If you don't like DI or AOP, then you can just code plain Java.

If you like DI but not AOP, then something like Guice or plain Java and some self-discipline would probably work better for you.

If you like DI and AOP, then you can let Spring get you as close to proper AOP as Java allows without weaving, or you can use the same syntax to do compile-time weaving to get a non-leaky abstraction

All these are just choices to make; it seems like you're more fighting against the fact that you don't like how the 'industry' is making these 'enterprise standard' choices for you.

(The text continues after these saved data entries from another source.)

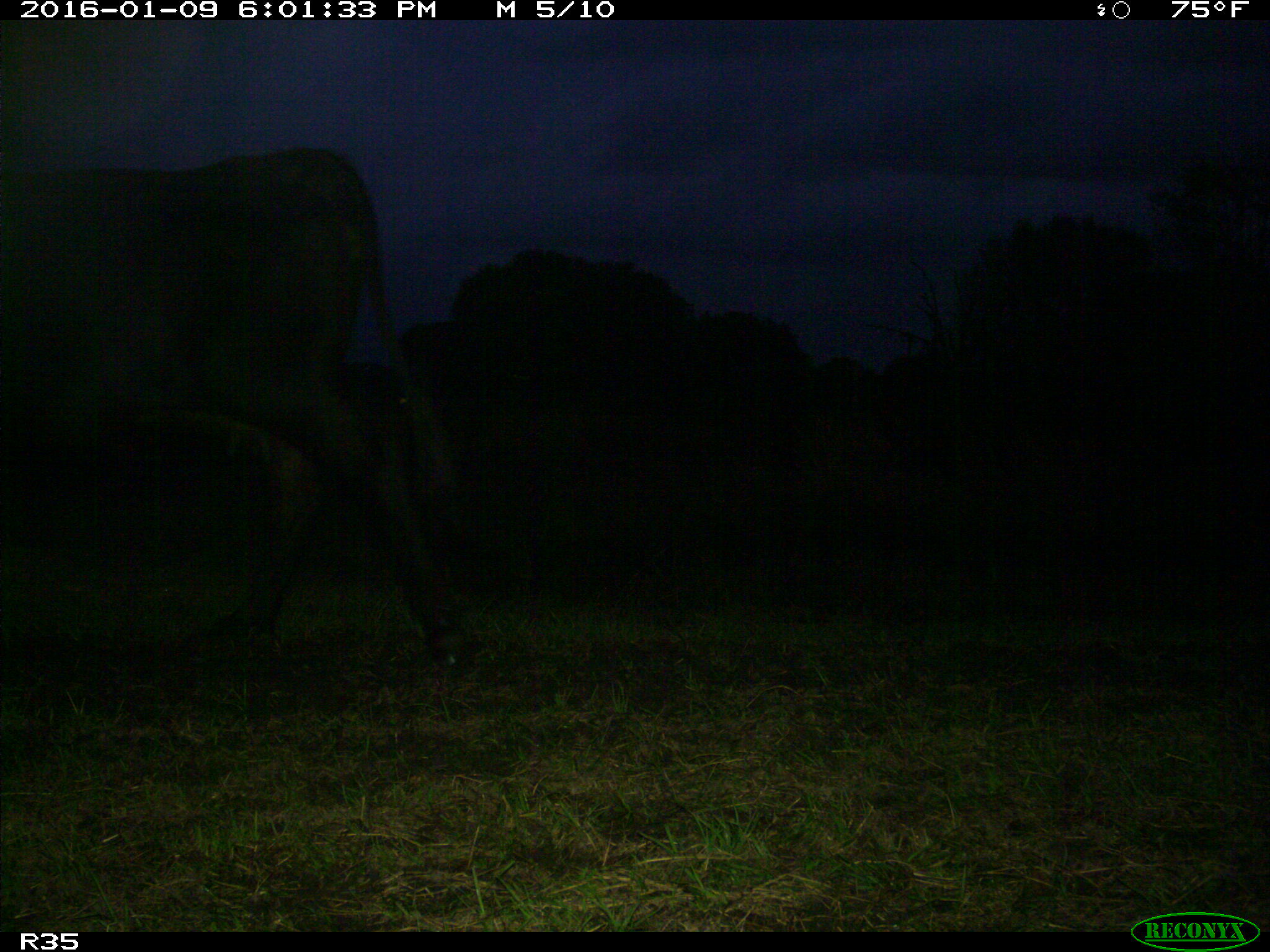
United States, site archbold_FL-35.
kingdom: Animalia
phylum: Chordata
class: Mammalia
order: Artiodactyla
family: Bovidae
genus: Bos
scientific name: Bos taurus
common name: domestic cow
Bos taurus (domestic cow).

On a technical level it's more like criticising Rails for using meta-programming everywhere, or C because it's so low-level (i.e. that's what they were designed for! If that's not what you need, don't use it!)

Yeps, AOP proxies are not always the silver bullet. Enter AspectJ and weaving stage right.
I recently got involved with a fair sized Java project recently (the backend directing our robots), and while my impression of Spring is that it's a bit of a crawling horror, IoC is actually pretty darn useful. The big problem is all the runtime string comparisons, when I'm using Java I want typos discovered at compile time not runtime.

I haven't used it, but my impression is that I'd be much happier with something like Guice that is lighter weight and actually does compile-time typechecking.

Spring can be configured with zero XML. And it's numerous components can be used a-la-carte. Far and away it's the IOC and TX mgmt at the core. The frameworks source is pretty straight forward and it has excellent docs.

If you are looking at "big" frameworks in other language eco-systems, I can't help but think Spring should be considered quality stuff.

You have to keep in mind Spring is a Java framework, and therefore should reflect the stable, conservative nature of the language itself.

Spring stack traces can get long'ish, but they are very easy to understand. Take a look at a Clojure stack trace and you'll realize how simple Spring's are.

When did Martin Fowler distance himself from IoC?
I work with Spring daily, and I haven't written a line of Spring XML in, literally, years. Granted I don't use all of the modules it offers, some of which may still use XML, but the best part about Spring is that you can pick and choose what'd you like, and replace/extend where you need to.
If you are new to Spring, then you should start with the current edition of "Spring in Action". It's a good read.